By Danial Azhar
KUALA LUMPUR, May 5 (Reuters) – Global chip industry group SEMI said on Tuesday that it expects a recent surge in demand for semiconductors to be sustained despite supply chain disruptions stemming from the Middle East crisis and other trade uncertainties.
Worldwide semiconductor sales are forecast to hit $1 trillion this year, doubling to $2 trillion by 2035, fueled by booming growth in data centres used to power artificial intelligence technologies.
SEMI chief executive Ajit Manocha told Reuters that risks arising from geopolitical tensions were unlikely to curtail the boom this year, though persistent shortages of raw materials may affect the longer-term outlook.
“I think this year is probably in the bag…. And if we run into some more material shortages, if those problems are not resolved, yes, there can be some impact on that,” he said in an interview on the sidelines of a regional industry forum.
Manocha declined to comment on which subsectors could be affected, but said governments were working to address shortages of critical minerals as well as bromine and helium, key gases used in chip manufacturing.

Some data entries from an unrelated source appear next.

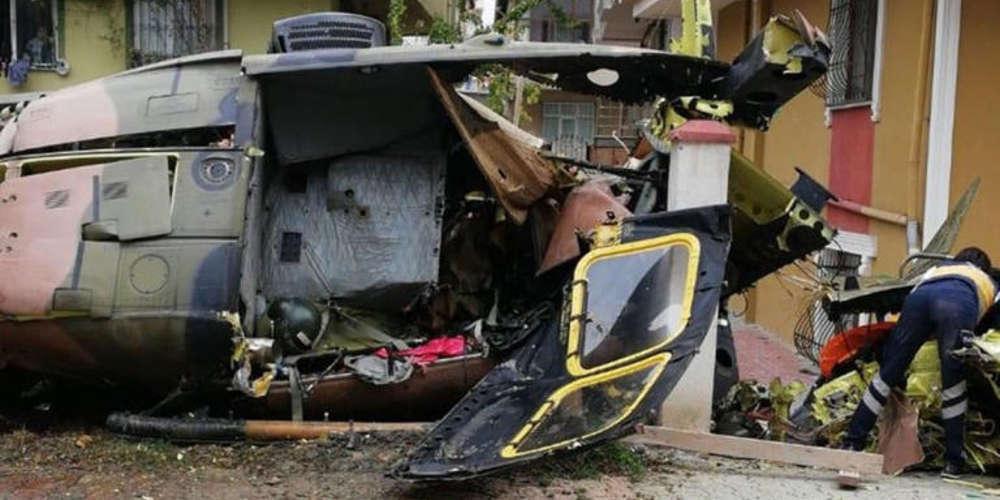Στρατιωτικό ελικόπτερο συνετρίβη σε κατοικημένη περιοχή στην Κωνσταντινούπολη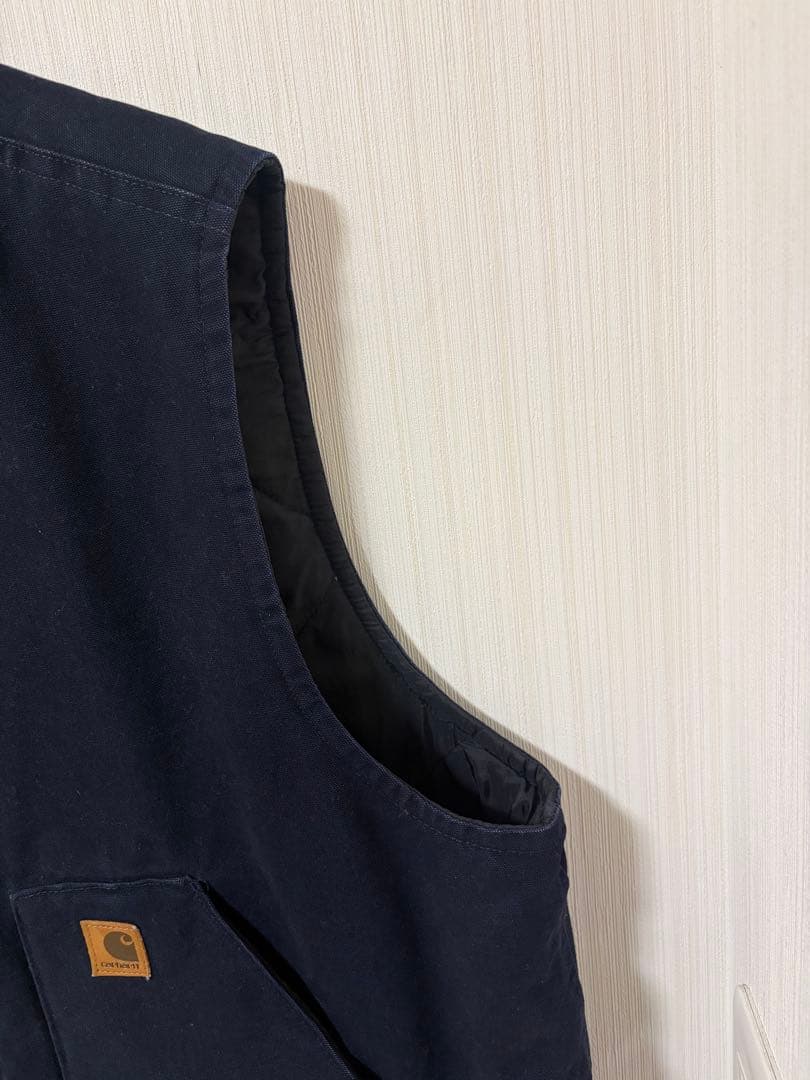 送料無料 Carhartt Work Vest 2XL Regular ネイビー
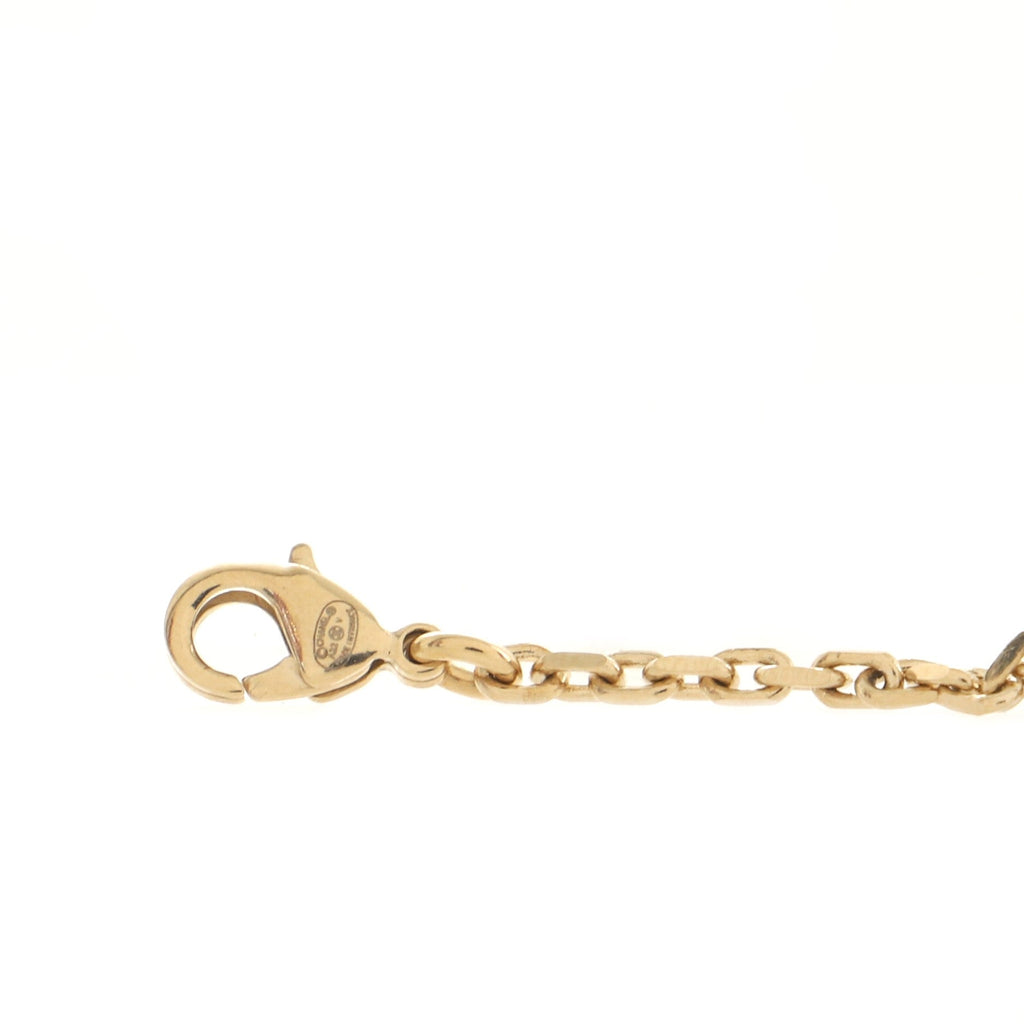 CC Chain Anklet Bracelet Metal with Faux Pearls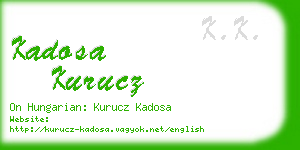 kadosa kurucz business card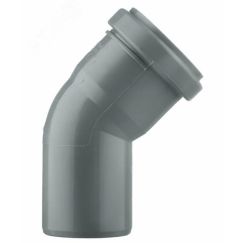 Отвод (полипропилен)  40x45град. PRO AQUA 110445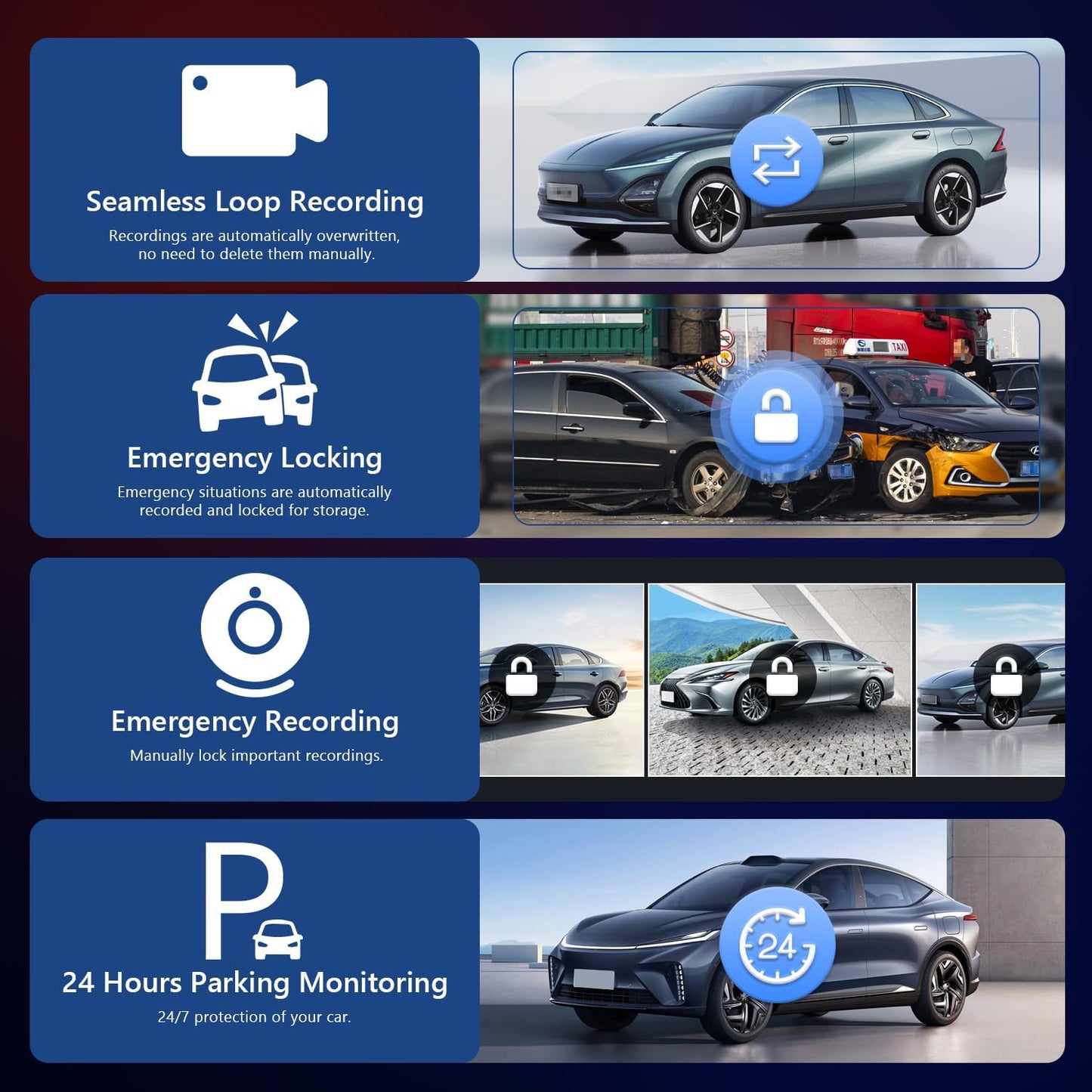 9inch Portable Carplay Screen for Car, Wireless Apple Carplay & Android Auto with 4K Dash Cam,1080p Backup Camera,Car Audio Receivers, GPS Navigation, SuperLink,FM, Music Player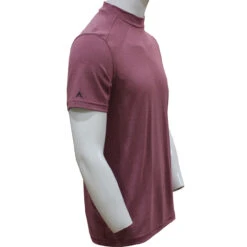 Antigua Golf Anywhere Mock Neck Polo Shirt -Golf Series Discount antmock 69967u burgundy obq 05 23 13343.1697458213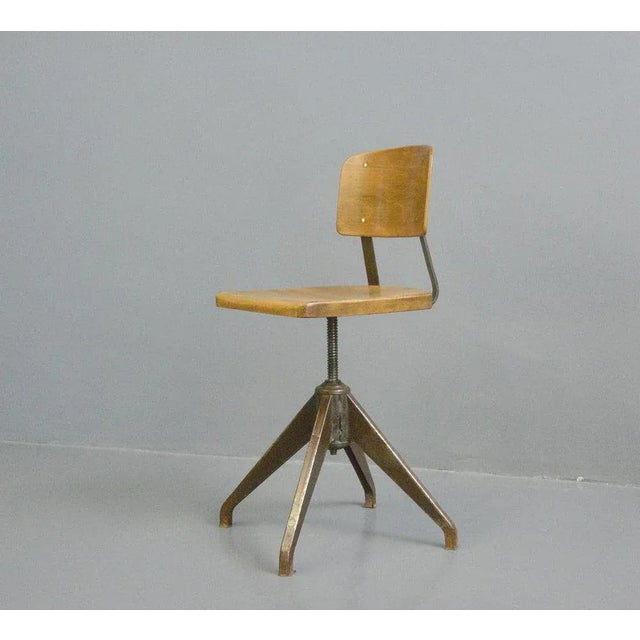Swivel Chair Model XIII by Robert Wagner for Rowac, 1920s For Sale - Image 10 of 10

Prices of helium, a by-product of natural gas processing, rose sharply in March after the U.S.-Israel war on Iran disrupted such operations in Qatar, the world’s largest supplier of liquefied natural gas (LNG).
South Korean chipmakers have also warned of potential shortages of bromine, much of which is produced in the Middle East.
Manocha earlier told the forum that Southeast Asian countries should aim to build more semiconductor fabrication plants in the coming decade to help the sector diversify and reduce supply risks.
Just six of the 64 new fabs expected to become operational in Asia by 2029 were in the continent’s southeast, with the rest concentrated mostly in China and Taiwan, he said.
“We want to see more hubs to come in the like-minded countries, more hubs to come in place, so that we de-risk the vulnerabilities,” he said, adding that it was “really important that Southeast Asia steps up.”